# EXTRACT TO READ
──────────────────────────────

Whatever input Spain had into the technology does not detract from the fact that the Americans hold the keys to the most important parts of the ship's technology.



It was the only sensible option at the time. Saying there was a choice was like saying you didn't have to fly Virgin Atlantic, you could also fly Aeroflot or Air Koryo.



What, are you saying that PAAMS is not comparable to AEGIS or it will take 7-10 years to work? EIther way that's rubbish.



Err, yeah, number of disagreements means nothing. Spain has not done anything that would potentially lead to a cut off of military assistance so far. There's plenty of scope for relations to deteriorate in the future, but hey if you want to roll the dice every decade or so be my guest.
Easy Musashi, easy.

I still hold the 14 ships bit. Read my post. The Aussies paid for the design to build THREE ships. If they want to build the fourth we get extra money (royalties). Read the contract and come back to me. The point of the discussion with 1805 was that AEGIS has proved a huge financial succes for Navantia. Ah! and by the way, parts of the ship are being built in Spain and shipped to Australia. So yes, mate, 14 ships and growing.

──────────────────────────────

# PROVIDED DATA
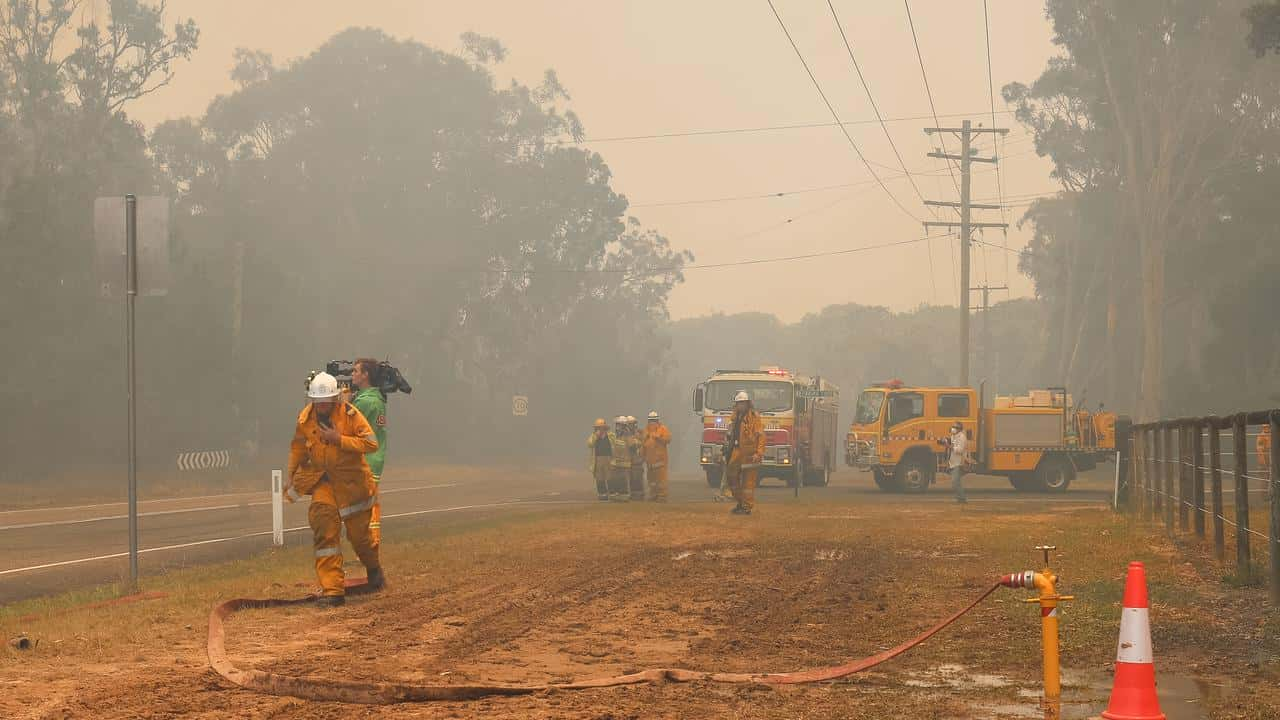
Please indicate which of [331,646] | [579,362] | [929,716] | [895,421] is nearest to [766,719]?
[929,716]

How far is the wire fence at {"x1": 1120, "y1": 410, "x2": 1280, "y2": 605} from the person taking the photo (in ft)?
38.0

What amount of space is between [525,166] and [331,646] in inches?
2602

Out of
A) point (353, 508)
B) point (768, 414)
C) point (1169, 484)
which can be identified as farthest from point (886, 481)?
point (353, 508)

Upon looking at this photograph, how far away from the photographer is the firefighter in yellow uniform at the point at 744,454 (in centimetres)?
2405

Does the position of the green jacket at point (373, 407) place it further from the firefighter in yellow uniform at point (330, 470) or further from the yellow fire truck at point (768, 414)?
the yellow fire truck at point (768, 414)

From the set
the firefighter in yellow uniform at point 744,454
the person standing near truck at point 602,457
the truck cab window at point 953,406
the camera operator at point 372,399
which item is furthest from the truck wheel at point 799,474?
the camera operator at point 372,399

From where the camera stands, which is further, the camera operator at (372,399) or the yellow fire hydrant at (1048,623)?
the camera operator at (372,399)

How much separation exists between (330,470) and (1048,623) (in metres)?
6.34

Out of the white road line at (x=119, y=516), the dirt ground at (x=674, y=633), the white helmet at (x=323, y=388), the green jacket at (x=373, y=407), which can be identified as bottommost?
the white road line at (x=119, y=516)

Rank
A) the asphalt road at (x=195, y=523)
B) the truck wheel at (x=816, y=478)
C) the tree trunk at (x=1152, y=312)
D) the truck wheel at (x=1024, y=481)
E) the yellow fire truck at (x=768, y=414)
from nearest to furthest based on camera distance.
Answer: the asphalt road at (x=195, y=523)
the truck wheel at (x=1024, y=481)
the yellow fire truck at (x=768, y=414)
the truck wheel at (x=816, y=478)
the tree trunk at (x=1152, y=312)

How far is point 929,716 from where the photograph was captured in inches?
285

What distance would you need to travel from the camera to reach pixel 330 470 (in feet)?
37.9

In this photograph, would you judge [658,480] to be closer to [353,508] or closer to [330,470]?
[353,508]

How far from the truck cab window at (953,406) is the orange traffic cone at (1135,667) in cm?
2991
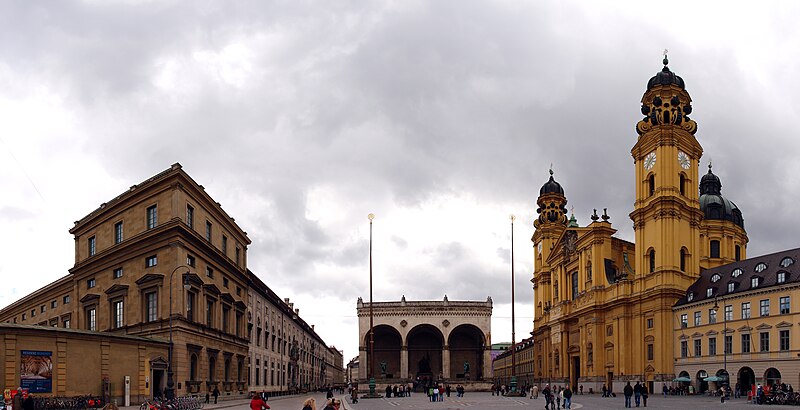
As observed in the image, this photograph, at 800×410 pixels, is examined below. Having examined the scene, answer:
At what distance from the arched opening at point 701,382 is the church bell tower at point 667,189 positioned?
8931 mm

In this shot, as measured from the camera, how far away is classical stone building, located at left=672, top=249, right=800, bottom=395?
6000cm

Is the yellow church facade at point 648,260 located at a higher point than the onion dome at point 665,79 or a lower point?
lower

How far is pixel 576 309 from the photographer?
9388 centimetres

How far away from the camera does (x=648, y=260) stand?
261ft

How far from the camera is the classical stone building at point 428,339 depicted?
123438 millimetres

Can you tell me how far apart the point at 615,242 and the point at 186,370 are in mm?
56116

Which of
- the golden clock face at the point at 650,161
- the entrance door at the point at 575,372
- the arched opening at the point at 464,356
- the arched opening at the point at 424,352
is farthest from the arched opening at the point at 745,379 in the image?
the arched opening at the point at 424,352

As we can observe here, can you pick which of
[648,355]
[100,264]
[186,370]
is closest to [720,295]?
[648,355]

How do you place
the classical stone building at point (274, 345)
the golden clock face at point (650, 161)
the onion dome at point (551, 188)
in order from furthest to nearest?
the onion dome at point (551, 188)
the golden clock face at point (650, 161)
the classical stone building at point (274, 345)

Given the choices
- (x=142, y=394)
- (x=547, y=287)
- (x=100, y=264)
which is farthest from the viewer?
(x=547, y=287)

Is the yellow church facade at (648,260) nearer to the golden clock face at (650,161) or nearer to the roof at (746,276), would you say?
the golden clock face at (650,161)

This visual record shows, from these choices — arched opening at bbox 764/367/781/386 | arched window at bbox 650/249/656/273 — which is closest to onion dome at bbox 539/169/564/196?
arched window at bbox 650/249/656/273

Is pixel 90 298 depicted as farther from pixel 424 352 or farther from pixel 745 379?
pixel 424 352

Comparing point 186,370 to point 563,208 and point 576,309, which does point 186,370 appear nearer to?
point 576,309
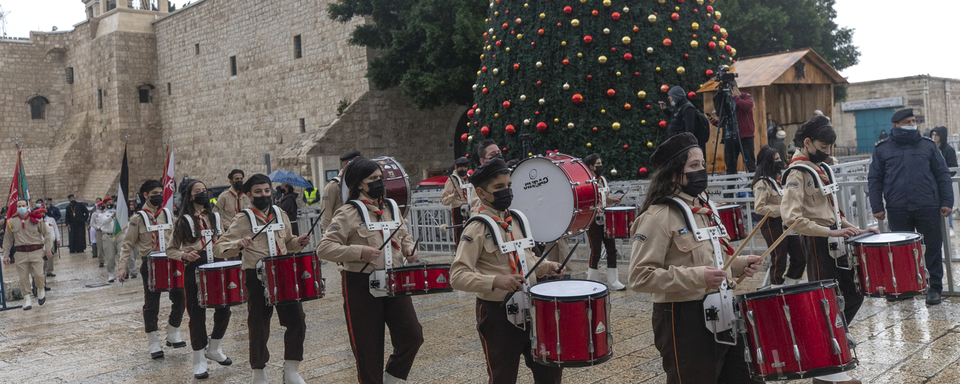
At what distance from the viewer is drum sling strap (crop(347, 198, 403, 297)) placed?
14.9ft

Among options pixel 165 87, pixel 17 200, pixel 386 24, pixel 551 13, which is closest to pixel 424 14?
pixel 386 24

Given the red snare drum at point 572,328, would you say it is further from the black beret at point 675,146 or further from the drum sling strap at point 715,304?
the black beret at point 675,146

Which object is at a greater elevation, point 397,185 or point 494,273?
point 397,185

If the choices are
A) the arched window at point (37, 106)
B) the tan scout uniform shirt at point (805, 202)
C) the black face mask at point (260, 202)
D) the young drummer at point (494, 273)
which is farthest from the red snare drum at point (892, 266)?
the arched window at point (37, 106)

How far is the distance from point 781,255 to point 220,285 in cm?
507

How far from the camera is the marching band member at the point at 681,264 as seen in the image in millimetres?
3211

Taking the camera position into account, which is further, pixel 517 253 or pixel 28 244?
pixel 28 244

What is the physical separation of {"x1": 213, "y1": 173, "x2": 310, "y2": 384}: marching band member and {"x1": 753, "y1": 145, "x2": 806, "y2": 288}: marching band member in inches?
159

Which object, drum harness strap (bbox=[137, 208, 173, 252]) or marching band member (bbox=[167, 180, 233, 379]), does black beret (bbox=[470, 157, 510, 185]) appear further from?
drum harness strap (bbox=[137, 208, 173, 252])

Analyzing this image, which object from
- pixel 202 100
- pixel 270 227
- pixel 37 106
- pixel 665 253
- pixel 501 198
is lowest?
pixel 665 253

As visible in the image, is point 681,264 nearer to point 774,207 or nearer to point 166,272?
point 774,207

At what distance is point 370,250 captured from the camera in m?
4.46

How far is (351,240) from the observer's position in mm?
4727

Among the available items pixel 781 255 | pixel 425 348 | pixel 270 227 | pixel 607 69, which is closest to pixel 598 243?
pixel 781 255
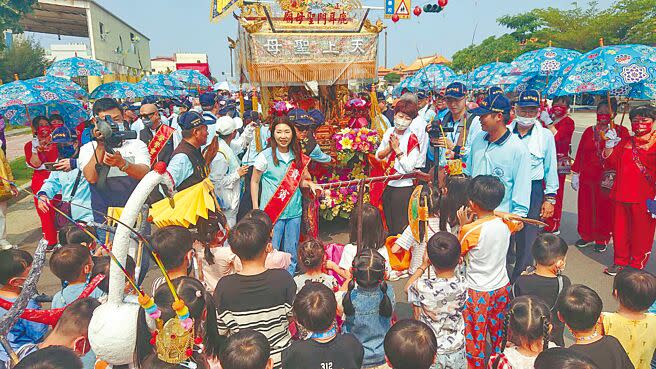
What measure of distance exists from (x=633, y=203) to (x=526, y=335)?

──────────────────────────────

# TASK INSTRUCTIONS
[1] Recast the paragraph of the naval forum exchange that begins "I still hold the 14 ships bit" as a short list that keeps its main facts.
[2] Extend the naval forum exchange past its final paragraph.

# ANSWER LIST
[1]
- The writer still stands by the figure of 14 ships.
- The Australians paid for the design to build three ships.
- A fourth ship would bring Spain extra money in royalties.
- The discussion with 1805 was about AEGIS proving a huge financial success for Navantia.
- Parts of the ship are being built in Spain and shipped to Australia.
- So the count is 14 ships and growing.

[2]
Yeah, the yanks hold the key. Fair enough. Options?? None...so what?

There was another sensible option at the time (1994). Risky, though, but still sensible: APAR + Smart L + SM2. Nice ship. Much closer to be fully operational than the T45. I wouldn't put the german technology and "aeroflot" in the same sack.

Yes, I'm saying that PAAMS is not comparable to AEGIS. For one only reason: I doesn't work so far. I will, but not yet. And NEVER EVER believe what the developers say until you see the actual "thing" doing it.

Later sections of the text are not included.